GIVEN RECORDS -
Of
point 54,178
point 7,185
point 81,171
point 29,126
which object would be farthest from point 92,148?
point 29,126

WHAT IS REQUIRED -
Change "object" to "item" throughout the material above, and write out all of its lines again with nothing else altered.

WORKED ANSWER -
Of
point 54,178
point 7,185
point 81,171
point 29,126
which item would be farthest from point 92,148?
point 29,126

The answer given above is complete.